L’étude estime que la mesure de l’impact médiatique des Expos en 1998, montre que l’équipe permet à Montréal de recevoir plus d’un milliard d’impressions dans les journaux, soit une valeur de plus de 22 millions de dollars par année en dépenses publicitaires. Ce 22 millions de dollars vaut environ 30 millions de dollars en 2013. Encore une fois, la Ville de Montréal est la grande gagnante de cet avantage, mais la province en retire probablement des bénéfices indirectement.

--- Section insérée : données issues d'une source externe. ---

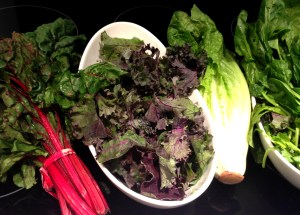 Chard, Kale, Romaine, Spinach Copyright Shelagh Donnelly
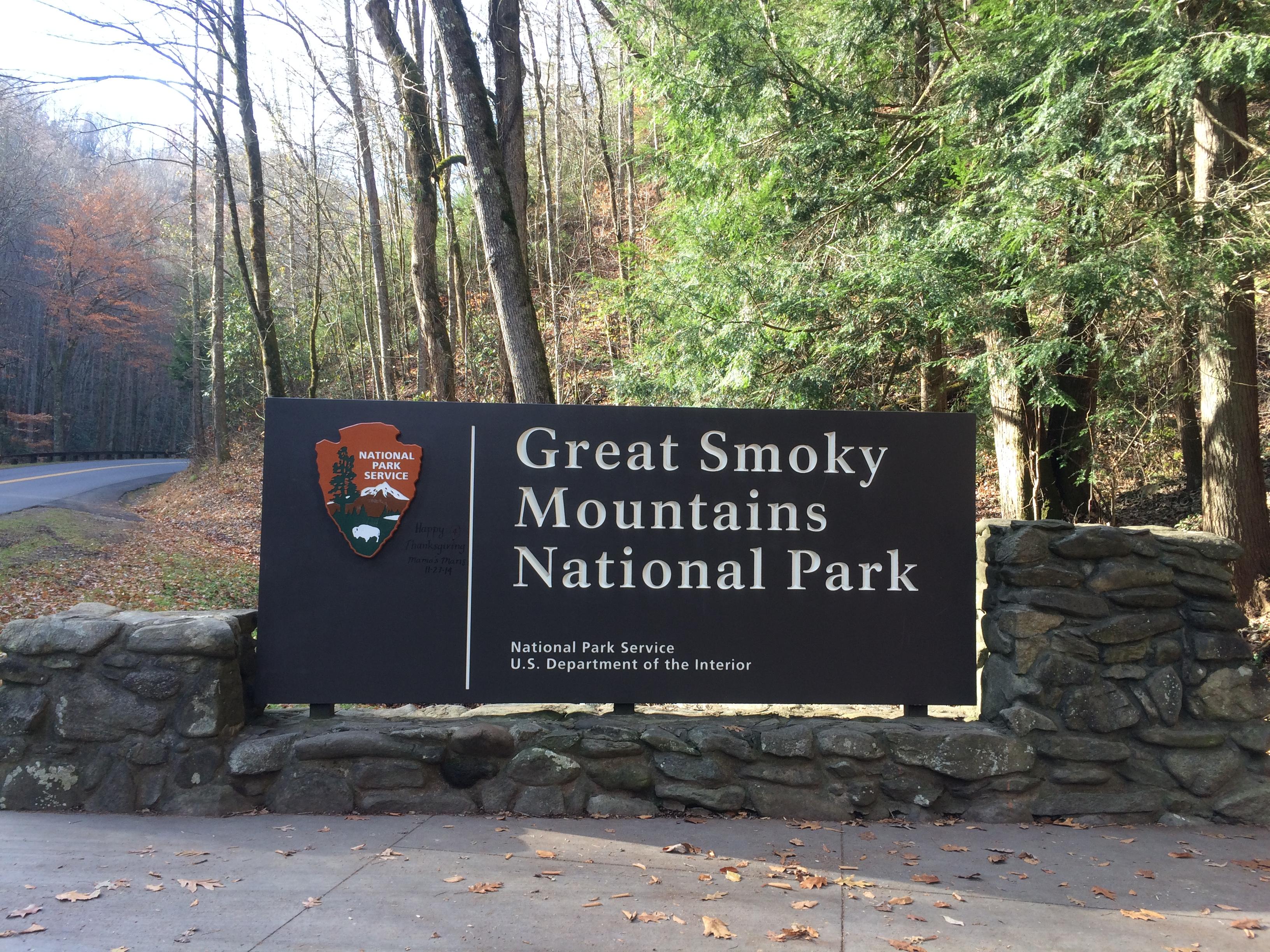 [全米NO.1]グレートスモーキーマウンテン国立公園の魅力とは??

Un passage est aussi intéressant pour le tourisme au Canada en entier dans l’étude. Il mentionne que les activités sportives professionnelles de la MLB, entres autres, permettent de promouvoir le Canada à titre de destination de tourisme de niveau international et qui rejaillissent sur la réputation des multinationales établies au Canada.

Recettes Gouvernementales

L’impact des Expos de Montréal sur les recettes gouvernementales, fût évalués selon les chiffres de 1996. Les Expos de Montréal ont généré 20,5 millions de dollars de recettes fiscales fédérales et 23,3 millions de dollars de recettes fiscales provinciales. En 2013, ces chiffres se situent à 28,6 millions de dollars pour les recettes fédérales et de 32,5 millions de dollars pour le provincial.

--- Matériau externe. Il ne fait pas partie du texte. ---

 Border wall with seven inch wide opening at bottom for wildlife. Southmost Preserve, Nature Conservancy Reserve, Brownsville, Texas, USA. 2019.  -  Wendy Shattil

Pour le municipal, l’impact fiscal des Expos de Montréal n’est pas mentionné dans l’étude, mais on mentionne que les BlueJays de Toronto verse 7 millions de dollars à la Ville de Toronto, pour ce qui était autrefois le SkyDome, et maintenant connu comme le Rogers Center. C’est non-négligeable.

Clarifications

Cet article ne prétend pas être une étude économique approfondie. Les dollars converties de l’époque l’ont été fait avec l’aide de l’outil de calcul de l’inflation de la Banque du Canada que l’on retrouve ici.

Conclusion

Il est clair que l’impact d’une franchise de sport professionnel des ligues majeures, ne peut-être que bénéfiques dans une Ville de l’envergure de Montréal. L’exposition de la Ville, la province et le pays au niveau international est sans aucun doute un impact non-négligeables pour les diverses autorités gouvernementales actuelles et futures.